── Texto fornecido

Joni Mitchell e as canções que ela fez para eles
Você, fã da Taylor Swift, fica aí pesquisando sobre os ex-namorados dela e as músicas que ela fez para cada um. Bom, em algum momento dos anos 2010, alguém inventou de querer fazer a cinebiografia de Joni Mitchell, Carole King e Carly Simon, o trio parada-dura de cantoras do folk norte-americano.
E aí parece que Swift se empolgou para querer fazer o papel de Mitchell, mas Mitchell logo a mandou tirar seu cavalinho da chuva! Ela mesma conta que falou para o produtor: “Tudo o que você tem é uma garota com as maçãs do rosto altas.” The shade… O livro no qual o filme ia se basear, Girls Like Us, é, segundo Mitchell, "suposições, suposições, suposições.” Três vezes! Suponho que isso seja suposição a dar com o pau.
E a verdade é que, bem, Mitchell não parece muito fã de Swift nem das comparações. Sim, ela teve um monte de namorado famoso. Sim, ela fez músicas para eles. Mas para que comparar? Respondo por ela: porque é divertido, desculpa qualquer coisa.
Esta lista de músicas que Mitchell fez para os ex é baseada em suposições, suposições, suposições. Não a levem a sério!
Coyote, 1976, sobre Sam Shepard
No regrets, Coyote
We just come from such different sets of circumstance
O álbum Hejira foi composto em sua maior parte numa viagem de carro que Mitchell fez pelos EUA. O nome vem do árabe hijra, que quer dizer partida ou jornada. Refere-se à migração do profeta Maomé de Meca a Medina em 622. Mas Coyote começou antes.

────

> _Tarefas_:
A – Redimensione as entradas de tudo o que vai da linha que contém "QA reviewer note — re-examine the above for any beds" até o fim das entradas, reescrevendo apenas essas linhas, com as instruções incluídas. Multiplique por 2,4 cada coordenada das caixas nas respostas e arredonde para inteiros, com meios para cima.
B – Continue o texto sobre Joni Mitchell e as canções para os ex a partir do ponto em que ele para.

── Dados fornecidos

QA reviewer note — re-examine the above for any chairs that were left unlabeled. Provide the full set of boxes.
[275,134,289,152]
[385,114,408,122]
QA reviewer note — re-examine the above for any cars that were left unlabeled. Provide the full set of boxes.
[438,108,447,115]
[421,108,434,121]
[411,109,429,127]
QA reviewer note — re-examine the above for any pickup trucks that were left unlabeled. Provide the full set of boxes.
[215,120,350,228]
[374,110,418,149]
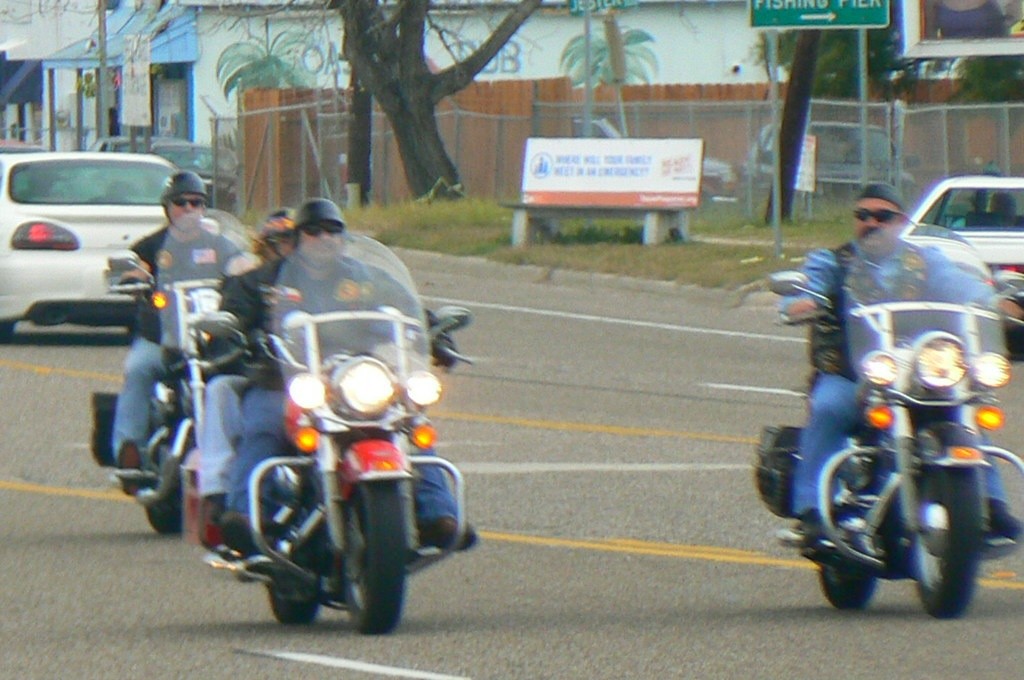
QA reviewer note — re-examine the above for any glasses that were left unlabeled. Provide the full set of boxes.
[856,208,899,221]
[171,196,202,207]
[305,223,343,237]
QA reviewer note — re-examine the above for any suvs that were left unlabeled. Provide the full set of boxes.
[740,122,922,215]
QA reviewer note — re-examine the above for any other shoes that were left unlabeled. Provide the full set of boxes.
[120,441,142,496]
[779,516,821,541]
[989,506,1024,538]
[419,516,476,551]
[220,514,261,560]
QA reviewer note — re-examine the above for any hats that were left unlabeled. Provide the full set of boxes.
[862,183,906,208]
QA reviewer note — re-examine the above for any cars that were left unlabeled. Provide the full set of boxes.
[0,135,239,344]
[571,112,739,207]
[897,175,1024,354]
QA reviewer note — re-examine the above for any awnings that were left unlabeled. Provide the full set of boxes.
[0,61,42,113]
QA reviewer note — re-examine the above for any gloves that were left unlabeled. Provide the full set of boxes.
[433,337,458,367]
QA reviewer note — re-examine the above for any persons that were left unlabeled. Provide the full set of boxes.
[194,197,477,555]
[925,0,1024,41]
[776,180,1024,548]
[111,168,243,495]
[109,106,120,136]
[956,190,1021,228]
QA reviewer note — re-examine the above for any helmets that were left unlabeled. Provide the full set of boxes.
[264,208,298,240]
[294,198,346,228]
[161,171,207,200]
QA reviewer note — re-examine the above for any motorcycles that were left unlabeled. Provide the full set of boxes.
[753,222,1024,620]
[91,208,255,535]
[187,233,479,634]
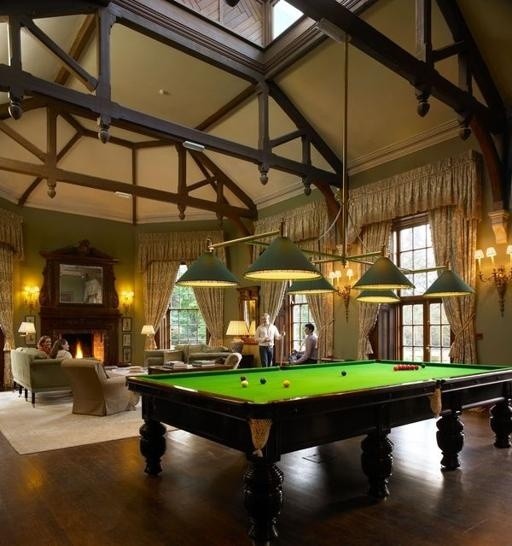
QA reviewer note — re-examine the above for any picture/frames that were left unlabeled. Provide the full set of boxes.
[25,315,36,345]
[122,317,133,362]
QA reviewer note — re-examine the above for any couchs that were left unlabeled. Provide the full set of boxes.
[10,343,243,416]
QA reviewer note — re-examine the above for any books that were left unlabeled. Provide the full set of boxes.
[191,360,217,368]
[164,360,189,370]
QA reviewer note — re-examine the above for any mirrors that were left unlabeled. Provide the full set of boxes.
[59,264,103,305]
[237,286,260,345]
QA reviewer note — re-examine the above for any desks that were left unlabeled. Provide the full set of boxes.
[125,357,512,545]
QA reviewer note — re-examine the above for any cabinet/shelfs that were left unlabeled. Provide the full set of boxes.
[239,355,255,367]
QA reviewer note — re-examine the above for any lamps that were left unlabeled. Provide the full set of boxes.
[18,322,37,336]
[328,269,353,323]
[226,320,249,343]
[174,33,476,303]
[113,191,132,199]
[249,321,256,336]
[474,245,512,318]
[119,291,134,315]
[25,285,40,315]
[183,140,205,153]
[140,325,156,351]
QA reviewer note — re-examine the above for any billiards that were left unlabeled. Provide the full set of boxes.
[398,366,402,370]
[394,366,398,370]
[402,365,406,369]
[241,376,246,380]
[260,378,266,384]
[283,380,290,387]
[241,381,248,387]
[406,365,410,369]
[415,365,419,369]
[341,371,347,376]
[421,364,425,368]
[411,366,415,370]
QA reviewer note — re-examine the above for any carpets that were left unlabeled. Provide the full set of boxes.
[1,388,180,455]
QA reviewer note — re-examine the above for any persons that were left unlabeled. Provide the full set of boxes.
[291,324,317,365]
[256,313,286,366]
[39,335,52,353]
[52,339,72,360]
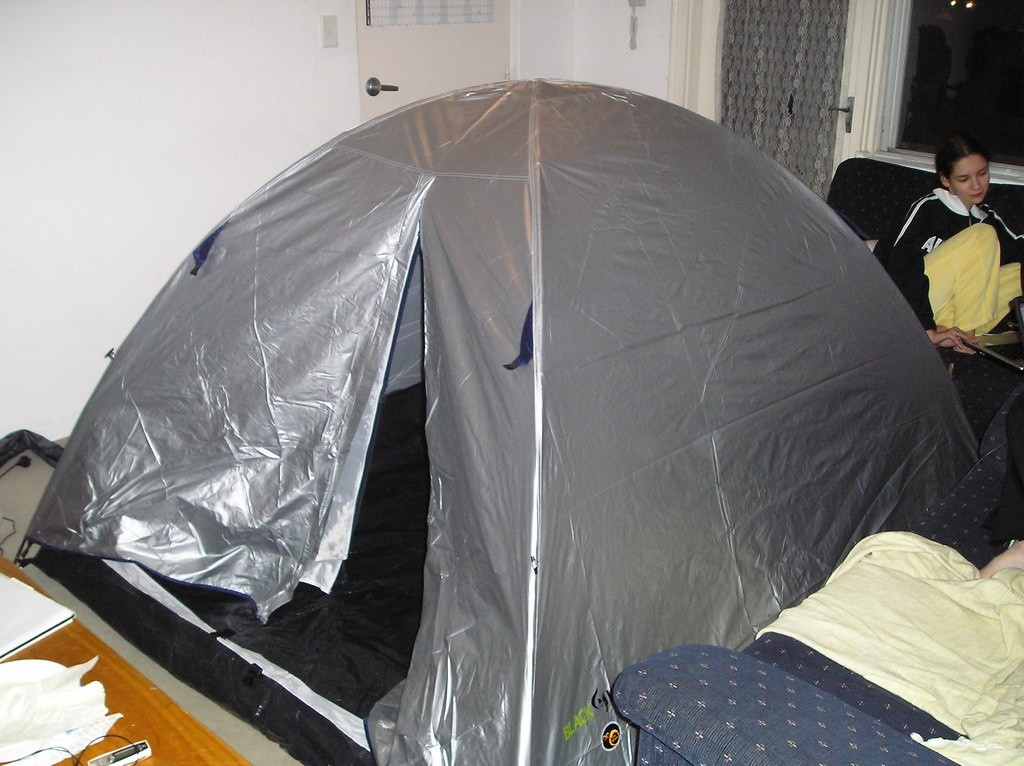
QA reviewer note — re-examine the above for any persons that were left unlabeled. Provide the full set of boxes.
[872,136,1024,354]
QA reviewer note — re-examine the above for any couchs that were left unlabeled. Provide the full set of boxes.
[826,158,1024,443]
[612,384,1024,766]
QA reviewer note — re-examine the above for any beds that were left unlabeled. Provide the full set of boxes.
[35,383,430,765]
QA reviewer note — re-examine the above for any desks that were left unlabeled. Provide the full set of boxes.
[0,555,253,766]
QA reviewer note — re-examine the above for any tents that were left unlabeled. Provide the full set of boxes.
[14,78,983,766]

────

> _Respostas em ordem_:
A –
QA reviewer note — re-examine the above for any beds that were left unlabeled. Provide the full set of boxes.
[84,919,1032,1836]
QA reviewer note — re-examine the above for any desks that were left unlabeled. Provide the full set of boxes.
[0,1332,607,1838]
QA reviewer note — re-examine the above for any tents that were left unlabeled. Provide the full set of boxes.
[34,187,2359,1838]

B –
Precisamos ter um contexto anterior: a turnê Rolling Thunder Revue, de Bob Dylan, rolou entre 1975-76 e Mitchell participou de alguns shows no fim de 1975. Lá, ela começou a usar cocaína com mais frequência (juro que essa informação é importante lá no fim do post). E também foi ali que ela encontrou Sam Shepard, contratado por Dylan para fazer um roteiro de filme baseado nos acontecimentos da turnê. O filme saiu como Renaldo and Clara em 1978, uma mistura de documentário e ficção, e Shepard ainda lançou um livro sobre a experiência da tour.
Coyote não só fala do breve relacionamento entre Mitchell e Shepard mas também de outras coisas que a cantora viu na turnê. E em uma das apresentações, Mitchell mostrou uma versão beta de Coyote. Tipo “olha no que estou trabalhando, pessoal!".
Shepard fala sobre Mitchell no livro, claro.
”She stands there in the midst of it, making believe she’s tuning an already well-adjusted guitar until the place calms down. No doubt the element of surprise, of the audience not knowing she’s on the bill, is partly responsible for the explosions, but there’s something more important in it – the fact that people listen to her every word. Her music’s nothing outrageous, but her word maneuverings tend to verge on uncanny.”
Blue, 1971, sobre David Blue
Hey, Blue
Here is a song for you
Ink on a pin
Underneath the skin
An empty space to fill in
Dizem que a música foi feita para David Blue, compositor que fazia músicas com Mitchell, mas ninguém tem certeza se é apenas uma coincidência no nome e Mitchell já negou. Em teoria, eles nunca tiveram um relacionamento amoroso.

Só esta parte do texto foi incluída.